“Ha fatto quello che doveva fare, cioè ha fatto l’omicidio di Franco e poi se n’è andato in vacanza in Calabria. Al ritorno, Rullo si vantava di aver ammazzato Mancuso, così ho avvisato Bartolino che ha detto semplicemente: Ci penso io”.
Collegato in videoconferenza con la Corte d’Assise di Como, il volto mai visibile, il collaboratore di giustizia Luciano Nocera, figura chiave della ‘ndrangheta comasca ha dato oggi la sua versione dei fatti sull’omicidio di Franco Mancuso, ucciso a Bulgorello di Cadorago l’8 agosto 2008. Proprio le parole di Nocera, nel 2015, sono state la chiave per gli inquirenti per riaprire le indagini sul delitto e arrivare alla svolta, con l’arresto di Luciano Rullo e Bartolomeo Iaconis, per l’accusa esecutore materiale e mandante dell’omicidio dell’autotrasportatore 35enne.
Nocera punta il dito contro Rullo. “Mi ha raccontato dell’omicidio, si vantava di averlo fatto – dice – Ma non doveva farlo, queste cose non si dicono, era una cosa loro interna. Così ho avvertito Bartolino”. Bartolino, ovvero Bartolomeo Iaconis, al quale l’attuale collaboratore di giustizia avrebbe riferito del comportamento scorretto di Rullo.

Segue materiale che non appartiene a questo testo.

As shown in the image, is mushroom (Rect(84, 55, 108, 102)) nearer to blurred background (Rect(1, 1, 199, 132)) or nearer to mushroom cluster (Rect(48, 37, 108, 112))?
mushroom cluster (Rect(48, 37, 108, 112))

Rispondendo alle domande del pubblico ministero della direzione distrettuale antimafia di Milano Sara Ombra, oggi in aula accanto alla collega Cecilia Vassena, Nocera ha ripercorso la storia della ‘ndrangheta nel Comasco negli ultimi 30 anni, partendo dai “Fiori della notte di San Vito. Affiliato alla Locale di Canzo, ha ricordato anche il suo rito di affiliazione: “Mi fecero un taglio sul dito a forma di croce e mi fecero bruciare un santino, giurai che se uno della mia famiglia avesse tradito lo avrei ammazzato. A me però interessava altro, quelle erano solo parole che non mi piacevano, i soldi li facevo con il traffico di stupefacenti”.
Nocera ha ripercorso anche alcuni dei più efferati delitti di ‘ndrangheta avvenuti nel comasco, in particolare quelli di Ernesto Albanese, per cui sta scontando l’ergastolo e di Salvatore Deiana. “Anche lui sapeva quello che era successo a Franco Mancuso”, ha detto prima di ricordare perché ha deciso di diventare un collaboratore di giustizia: “Si sono allontanati tutti. Ma non c’è problema, ognuno fa la sua vita. La galera non mi fa paura. La ‘ndrangheta non è più la stessa, contano solo interessi e business, ci ammazziamo tra noi per 300 euro, le regole e i principi oggi non esistono più”.